Your task
Leaving the images behind, copy every line of the records exactly.

───── Data for this task ─────

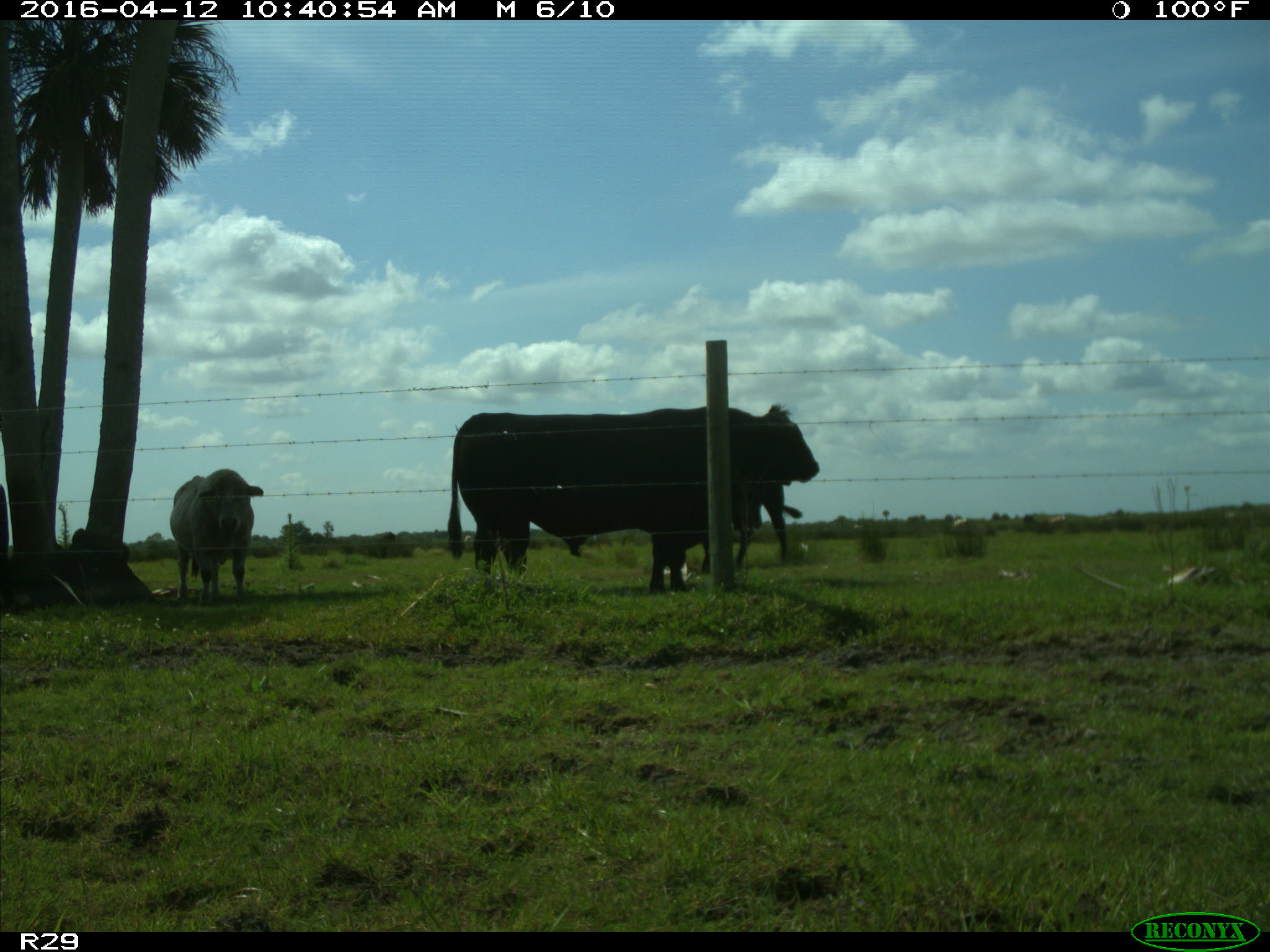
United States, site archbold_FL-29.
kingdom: Animalia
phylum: Chordata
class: Mammalia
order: Artiodactyla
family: Bovidae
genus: Bos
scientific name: Bos taurus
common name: domestic cow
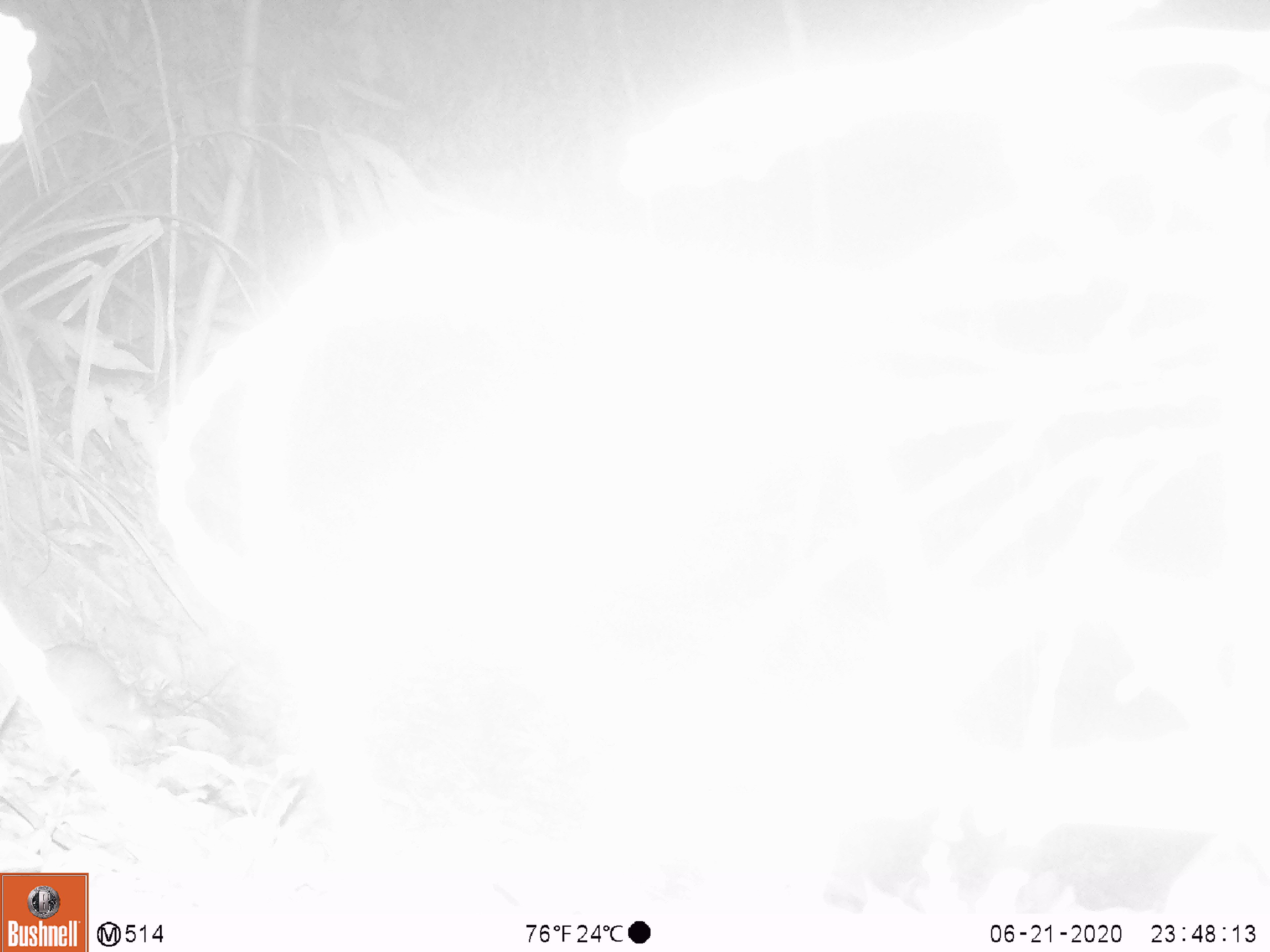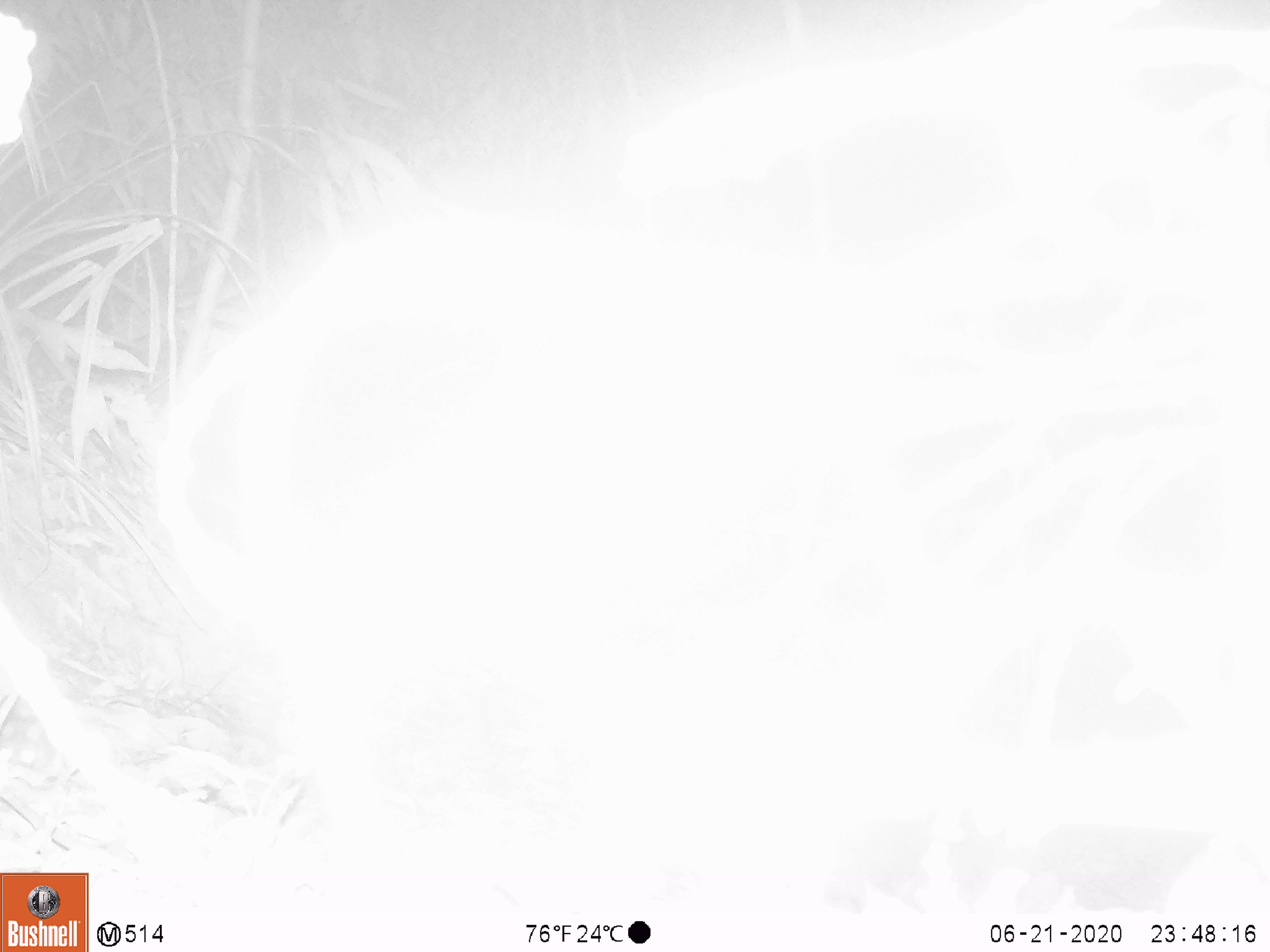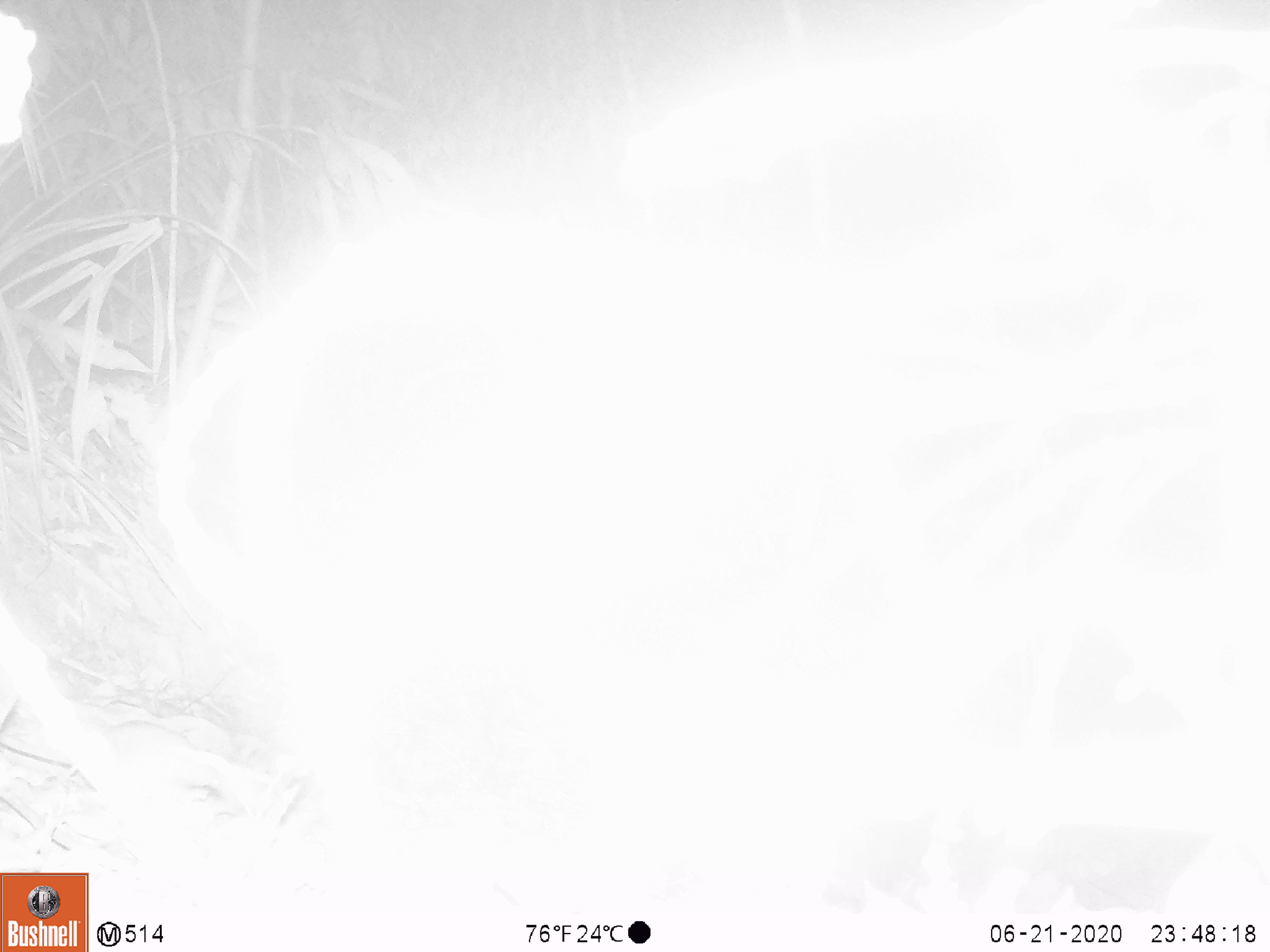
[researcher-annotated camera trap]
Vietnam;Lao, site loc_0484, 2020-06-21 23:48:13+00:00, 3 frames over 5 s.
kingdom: Animalia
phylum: Chordata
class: Mammalia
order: Rodentia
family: Muridae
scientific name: Muridae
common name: old-world mice and rats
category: unidentified murid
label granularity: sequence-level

─────

Answer section
United States, site archbold_FL-29.
kingdom: Animalia
phylum: Chordata
class: Mammalia
order: Artiodactyla
family: Bovidae
genus: Bos
scientific name: Bos taurus
common name: domestic cow
[researcher-annotated camera trap]
Vietnam;Lao, site loc_0484, 2020-06-21 23:48:13+00:00, 3 frames over 5 s.
kingdom: Animalia
phylum: Chordata
class: Mammalia
order: Rodentia
family: Muridae
scientific name: Muridae
common name: old-world mice and rats
category: unidentified murid
label granularity: sequence-level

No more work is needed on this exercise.